• [Reading text]:
────────

Mortgage refinance myths, busted!

Obtaining credit can be a tedious and time-consuming process. Lack of factual information may lead you to develop myths about the subject. And these myths could ultimately prevent you from making decisions based on inaccurate considerations. Here, we dispel some of the most wide-spread misbeliefs about mortgage refinancing so that you can separate wrong from right.

  • Lower interest rates always translate to huge savings
  • Refinancing means an increase in loan term
  • Your current lender is your best option


Let’s dive deeper into each of these to understand why these are the biggest myths about mortgage refinance.

1. Lower interest rates are desirable, but lenders know what they are doing.

When it comes to mortgages, a basic rule of thumb is that one should look for the lowest possible rate of interest. This rule is correct in principle, but we should be aware that interest rate is not the only factor at play.

The term of loan is a huge factor in determining if the lower rate of interest will translate to the savings you are looking for. Additionally, for refinance, there is a variety of associated fees such as application fee, appraisal fee, closing fee etc. These can sometimes add up to a few thousand dollars eating directly into your potential savings.

────────

• [Task A]:
In the listing, rewrite the lines between the line holding "Looking at the image" and the line holding "5301 millimetres", inclusive, with "camera" replaced by "lens" and everything else left as it is.
• [Task B]:
Carry on the article on mortgage refinance myths from its last sentence.

• [Data for the task]:
────────

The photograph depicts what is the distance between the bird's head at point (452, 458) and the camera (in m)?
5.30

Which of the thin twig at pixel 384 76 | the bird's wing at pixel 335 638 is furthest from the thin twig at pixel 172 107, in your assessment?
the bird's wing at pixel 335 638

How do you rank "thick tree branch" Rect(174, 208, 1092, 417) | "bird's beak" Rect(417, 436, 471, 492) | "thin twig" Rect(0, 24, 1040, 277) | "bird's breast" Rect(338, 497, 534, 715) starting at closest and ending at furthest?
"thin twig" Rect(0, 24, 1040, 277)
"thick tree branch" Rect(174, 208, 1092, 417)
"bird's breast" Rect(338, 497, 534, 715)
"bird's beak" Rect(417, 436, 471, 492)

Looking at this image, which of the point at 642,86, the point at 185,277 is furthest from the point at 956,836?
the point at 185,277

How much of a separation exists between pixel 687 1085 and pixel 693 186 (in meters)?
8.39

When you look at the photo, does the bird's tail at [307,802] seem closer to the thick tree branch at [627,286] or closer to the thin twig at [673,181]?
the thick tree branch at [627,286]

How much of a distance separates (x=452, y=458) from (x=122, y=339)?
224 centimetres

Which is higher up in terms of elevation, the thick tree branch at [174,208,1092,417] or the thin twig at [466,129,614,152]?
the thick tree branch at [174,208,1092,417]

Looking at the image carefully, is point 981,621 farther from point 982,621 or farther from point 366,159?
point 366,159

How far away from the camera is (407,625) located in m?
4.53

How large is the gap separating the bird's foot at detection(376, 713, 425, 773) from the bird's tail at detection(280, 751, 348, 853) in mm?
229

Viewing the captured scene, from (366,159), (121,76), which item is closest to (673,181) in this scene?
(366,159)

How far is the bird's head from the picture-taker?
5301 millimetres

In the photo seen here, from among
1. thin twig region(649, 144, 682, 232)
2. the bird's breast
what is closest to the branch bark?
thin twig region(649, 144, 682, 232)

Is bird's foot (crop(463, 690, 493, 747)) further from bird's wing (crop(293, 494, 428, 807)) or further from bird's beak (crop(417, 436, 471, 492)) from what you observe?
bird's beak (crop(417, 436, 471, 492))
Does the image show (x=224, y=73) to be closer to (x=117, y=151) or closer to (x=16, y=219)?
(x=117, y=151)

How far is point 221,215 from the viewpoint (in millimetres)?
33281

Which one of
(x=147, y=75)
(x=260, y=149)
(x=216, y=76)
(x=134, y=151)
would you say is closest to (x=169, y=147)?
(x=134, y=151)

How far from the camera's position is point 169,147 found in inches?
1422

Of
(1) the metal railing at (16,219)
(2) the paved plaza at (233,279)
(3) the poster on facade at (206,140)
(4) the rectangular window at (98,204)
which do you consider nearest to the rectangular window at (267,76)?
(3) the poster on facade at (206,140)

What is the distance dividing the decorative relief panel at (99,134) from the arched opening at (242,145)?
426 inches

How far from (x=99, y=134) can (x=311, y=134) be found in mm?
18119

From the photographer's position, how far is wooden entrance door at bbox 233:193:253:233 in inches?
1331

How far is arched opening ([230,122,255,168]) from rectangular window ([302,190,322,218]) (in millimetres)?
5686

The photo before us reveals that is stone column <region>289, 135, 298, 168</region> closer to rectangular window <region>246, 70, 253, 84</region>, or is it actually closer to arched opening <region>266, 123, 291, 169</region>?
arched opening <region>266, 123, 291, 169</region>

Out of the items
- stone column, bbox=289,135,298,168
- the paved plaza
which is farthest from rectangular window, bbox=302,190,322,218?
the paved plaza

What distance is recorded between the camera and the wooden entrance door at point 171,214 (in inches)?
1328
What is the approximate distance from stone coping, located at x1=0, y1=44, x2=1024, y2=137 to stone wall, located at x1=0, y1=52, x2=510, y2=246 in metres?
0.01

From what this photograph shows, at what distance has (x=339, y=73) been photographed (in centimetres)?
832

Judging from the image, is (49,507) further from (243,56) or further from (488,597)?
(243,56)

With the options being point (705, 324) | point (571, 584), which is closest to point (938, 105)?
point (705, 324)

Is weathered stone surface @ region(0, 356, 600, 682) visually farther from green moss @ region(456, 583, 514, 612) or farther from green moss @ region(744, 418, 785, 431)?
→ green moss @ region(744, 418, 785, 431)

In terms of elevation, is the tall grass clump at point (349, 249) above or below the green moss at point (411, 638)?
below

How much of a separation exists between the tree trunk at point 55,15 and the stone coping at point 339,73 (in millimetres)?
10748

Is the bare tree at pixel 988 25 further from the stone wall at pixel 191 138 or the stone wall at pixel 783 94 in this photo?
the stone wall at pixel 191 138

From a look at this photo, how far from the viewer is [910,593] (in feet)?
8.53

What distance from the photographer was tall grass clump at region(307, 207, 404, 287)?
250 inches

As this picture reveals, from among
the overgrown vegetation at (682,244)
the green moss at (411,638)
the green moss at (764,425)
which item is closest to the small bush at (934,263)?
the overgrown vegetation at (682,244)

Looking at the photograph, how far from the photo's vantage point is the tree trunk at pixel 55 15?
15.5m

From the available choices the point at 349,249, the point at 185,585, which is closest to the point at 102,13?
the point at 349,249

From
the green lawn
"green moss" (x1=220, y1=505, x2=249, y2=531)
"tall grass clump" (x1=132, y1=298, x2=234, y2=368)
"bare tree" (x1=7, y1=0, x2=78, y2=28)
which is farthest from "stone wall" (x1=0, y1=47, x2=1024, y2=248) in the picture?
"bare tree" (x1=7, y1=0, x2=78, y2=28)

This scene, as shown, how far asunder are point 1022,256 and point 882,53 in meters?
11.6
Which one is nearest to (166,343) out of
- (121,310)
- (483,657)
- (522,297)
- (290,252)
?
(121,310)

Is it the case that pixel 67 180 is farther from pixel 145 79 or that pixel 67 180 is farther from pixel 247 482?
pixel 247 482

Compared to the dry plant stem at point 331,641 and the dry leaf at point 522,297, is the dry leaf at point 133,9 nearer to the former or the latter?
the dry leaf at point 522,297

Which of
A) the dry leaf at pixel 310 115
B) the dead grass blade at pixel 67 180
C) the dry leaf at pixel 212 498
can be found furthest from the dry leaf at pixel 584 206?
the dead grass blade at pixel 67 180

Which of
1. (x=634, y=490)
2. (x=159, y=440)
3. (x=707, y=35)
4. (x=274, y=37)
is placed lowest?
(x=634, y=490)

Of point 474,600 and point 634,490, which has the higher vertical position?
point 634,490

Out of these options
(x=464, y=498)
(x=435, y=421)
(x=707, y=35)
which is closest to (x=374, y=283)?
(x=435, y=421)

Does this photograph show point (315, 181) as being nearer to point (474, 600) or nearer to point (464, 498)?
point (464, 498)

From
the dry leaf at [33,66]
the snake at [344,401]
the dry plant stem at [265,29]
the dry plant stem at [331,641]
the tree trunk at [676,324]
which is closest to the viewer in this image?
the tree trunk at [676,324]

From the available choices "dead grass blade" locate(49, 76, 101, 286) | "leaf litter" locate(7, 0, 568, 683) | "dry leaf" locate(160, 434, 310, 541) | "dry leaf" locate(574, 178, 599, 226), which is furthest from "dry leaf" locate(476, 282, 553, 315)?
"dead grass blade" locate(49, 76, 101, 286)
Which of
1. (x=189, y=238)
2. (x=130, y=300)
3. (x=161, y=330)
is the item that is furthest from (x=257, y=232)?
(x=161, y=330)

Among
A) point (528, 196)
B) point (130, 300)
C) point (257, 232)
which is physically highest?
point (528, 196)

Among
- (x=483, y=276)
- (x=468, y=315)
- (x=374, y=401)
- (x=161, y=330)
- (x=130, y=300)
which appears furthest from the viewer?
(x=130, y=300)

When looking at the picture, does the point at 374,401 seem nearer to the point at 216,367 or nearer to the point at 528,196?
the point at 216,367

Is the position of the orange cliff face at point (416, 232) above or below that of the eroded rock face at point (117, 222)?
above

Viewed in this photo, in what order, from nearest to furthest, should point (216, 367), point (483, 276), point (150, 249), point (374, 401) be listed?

────────

• [Reply A]:
Looking at the image carefully, is point 981,621 farther from point 982,621 or farther from point 366,159?
point 366,159

How far away from the lens is (407,625) located in m?
4.53

How large is the gap separating the bird's foot at detection(376, 713, 425, 773) from the bird's tail at detection(280, 751, 348, 853) in mm?
229

Viewing the captured scene, from (366,159), (121,76), which item is closest to (673,181) in this scene?
(366,159)

How far is the bird's head from the picture-taker?
5301 millimetres

• [Reply B]:
Let’s walk through a simple example to help us understand the mechanics. Assuming that you are five years into your 30-yr mortgage. Original loan amount of $300,000 was financed at 4.75% per annum. Your current monthly payment stands at $1,565. Now, your lender calls to inform that you are eligible for a mortgage refinance at a new lower rate of 4.25% for a 30-yr term. Before you say, “That’s great! Let’s sign the paperwork.”, let me walk you through the numbers here.


Current Mortgage Lower Rate – Longer Term
Original Term 30yrs 30yrs
Remaining Term 25yrs 30yrs
Loan amount $300,000 $274,495
Interest rate 4.75% 4.25%
Monthly Payment $1,565 $1,350
Interest remaining $194,988 $211,631
Principal Remaining $274,495 $274,495
Total amount remaining $469,483 $486,126
Net Savings -$16,643

Figure 1


If you choose the above option to refinance:

  1. You’ll pay a lower rate of interest for the next 30yrs.
  2. The mortgage will last 5yrs longer.
  3. Your monthly payment would decrease from $1,565 to $1,350. So, more money in your pocket today.
  4. The total amount you to pay-off the whole thing increases by $16,643. So, less money in your pocket in the longer term.

You’ll end up paying $16,643 more than what you would have in case you had not refinanced. This calculation doesn’t yet account for a range of fees that the lender would charge to process the refinancing. Assuming a lump sum amount of $3,500 for fees, you’ll paying ~$20,000 more in the long-term. Doesn’t look great now, does it?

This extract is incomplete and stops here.